Offener Brief an die Presse
von Werner Mauss

3. März 2017
deenes

Sehr geehrte Damen und Herren,

ich wende mich mit meiner persönlichen Meinung in einem offenen Brief an Sie.

Medien klagen an. Zeugen sind eingeschüchtert. Betroffene werden in die Öffentlichkeit gezerrt, vorverurteilt und letztlich verleumdet. Und mit ihnen letztlich ihre gesamte Familie. Es stellt sich für mich die Frage:

Gerichte oder Medien: Wer hat Recht?

Es sind besondere Zeiten, postfaktische Zeiten. Zeiten, in denen immer mehr der Zweck die Mittel zu rechtfertigen scheint. Zeiten, in denen falsche Nachrichten erfolgreicher zu sein scheinen, als die Meldung von objektiven Tatsachen. Zeiten, in denen zunehmend die veröffentlichte und damit scheinbar allgemeine Meinung das Maß aller Dinge darstellt.

Die Medien tragen wesentlich zur Bildung der allgemeinen Meinung bei. Das ist zumindest ihr vornehmer Auftrag. Besonders im Vorfeld eines Ermittlungsverfahrens oder parallel zu einem Gerichtsprozess prägen die Medien das Bild der Prozessparteien oder eines Betroffenen. Jeder kann sich noch vor einer behördlichen oder gerichtlichen Entscheidung ein vermeintlich eigenes Urteil bilden, letztlich ein „Urteil des Volkes“. Vom Grundgesetz geschützt, werden Medien häufig neben Judikative, Legislative und Exekutive als „vierte Gewalt“ im Staat bezeichnet. Aber mit welcher Rechtfertigung?

Eine Suche nach Antworten am Beispiel des Verfahrens gegen mich, Werner Mauss.

Auf der „Anklagebank der Presse“

Seit inzwischen zwölf Verhandlungstagen sitze ich auf der Anklagebank. Das Landgericht Bochum wird zeitnah darüber entscheiden, ob die von der Steuerfahndung gegen mich erhobenen Vorwürfe berechtigt sind. Bis dahin gelte ich nach dem Gesetz ohne jeden Zweifel als unschuldig. Verschiedene Zeugen hat das Gericht gehört. An jedem Prozesstag waren Vertreter der Medien anwesend. Das Interesse der Medien war unterschiedlich stark, außer bei einer Zeitung: Der Süddeutschen Zeitung.
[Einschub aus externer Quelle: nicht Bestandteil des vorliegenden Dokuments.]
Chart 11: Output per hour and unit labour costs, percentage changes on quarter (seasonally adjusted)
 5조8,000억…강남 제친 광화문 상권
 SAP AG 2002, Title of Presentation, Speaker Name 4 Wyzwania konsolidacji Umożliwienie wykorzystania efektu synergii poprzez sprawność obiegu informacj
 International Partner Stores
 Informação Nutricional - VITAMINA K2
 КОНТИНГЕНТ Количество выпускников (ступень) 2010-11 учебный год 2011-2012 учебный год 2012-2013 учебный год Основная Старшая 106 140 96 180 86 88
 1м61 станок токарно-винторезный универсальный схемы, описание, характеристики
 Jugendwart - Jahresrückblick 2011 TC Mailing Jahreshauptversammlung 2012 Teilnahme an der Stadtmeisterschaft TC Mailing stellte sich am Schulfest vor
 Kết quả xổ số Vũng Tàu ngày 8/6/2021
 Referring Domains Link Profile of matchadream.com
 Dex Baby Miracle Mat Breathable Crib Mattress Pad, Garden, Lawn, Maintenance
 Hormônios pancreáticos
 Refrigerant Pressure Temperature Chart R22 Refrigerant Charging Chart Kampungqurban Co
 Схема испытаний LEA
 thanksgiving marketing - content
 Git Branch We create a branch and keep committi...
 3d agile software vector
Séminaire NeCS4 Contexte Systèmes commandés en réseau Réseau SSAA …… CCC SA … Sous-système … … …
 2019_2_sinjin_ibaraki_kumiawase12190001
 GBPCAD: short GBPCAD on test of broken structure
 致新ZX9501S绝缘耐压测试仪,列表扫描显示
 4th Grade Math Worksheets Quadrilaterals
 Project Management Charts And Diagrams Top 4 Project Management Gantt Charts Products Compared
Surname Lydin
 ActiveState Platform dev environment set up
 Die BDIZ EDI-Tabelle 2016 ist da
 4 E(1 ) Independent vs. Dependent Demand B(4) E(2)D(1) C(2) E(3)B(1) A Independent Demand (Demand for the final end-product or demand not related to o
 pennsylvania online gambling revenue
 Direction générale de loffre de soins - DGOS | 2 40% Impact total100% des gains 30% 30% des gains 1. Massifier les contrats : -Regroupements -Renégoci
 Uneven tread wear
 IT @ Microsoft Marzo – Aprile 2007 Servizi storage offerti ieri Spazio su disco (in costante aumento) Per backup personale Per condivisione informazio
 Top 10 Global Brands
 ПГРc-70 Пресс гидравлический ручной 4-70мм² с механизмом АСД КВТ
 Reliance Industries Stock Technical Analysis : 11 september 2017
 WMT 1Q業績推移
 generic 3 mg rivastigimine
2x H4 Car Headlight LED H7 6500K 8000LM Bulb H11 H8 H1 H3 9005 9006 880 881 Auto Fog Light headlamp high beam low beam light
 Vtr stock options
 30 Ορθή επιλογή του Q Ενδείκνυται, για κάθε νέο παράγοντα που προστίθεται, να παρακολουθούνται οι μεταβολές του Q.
Die Süddeutsche Zeitung berichtet regelmäßig über das Verfahren. Sie nimmt für sich in Anspruch, durch ihre vermeintlichen Enthüllungen zur Aufklärung beizutragen. Die Investigativ-Journalisten Hans Leyendecker und Georg Mascolo waren dabei „Männer der ersten Stunde“. Sie berichteten im Juli 2016 erstmals von dem Gerichtsverfahren. Vor allem vor dem Hintergrund der eigenen Leistung rund um die Veröffentlichung der „Panama Papers“ lassen sie keine Zweifel daran, dass mein Standpunkt und meine Einlassungen in diesem Verfahren nicht glaubhaft seien. Ohne die Beweisaufnahme abzuwarten, wird der verwaltete Treuhandfonds westlicher Geheimdienste schon vorab in die Nähe der Legende gerückt, also letztlich als Schutzbehauptung disqualifiziert.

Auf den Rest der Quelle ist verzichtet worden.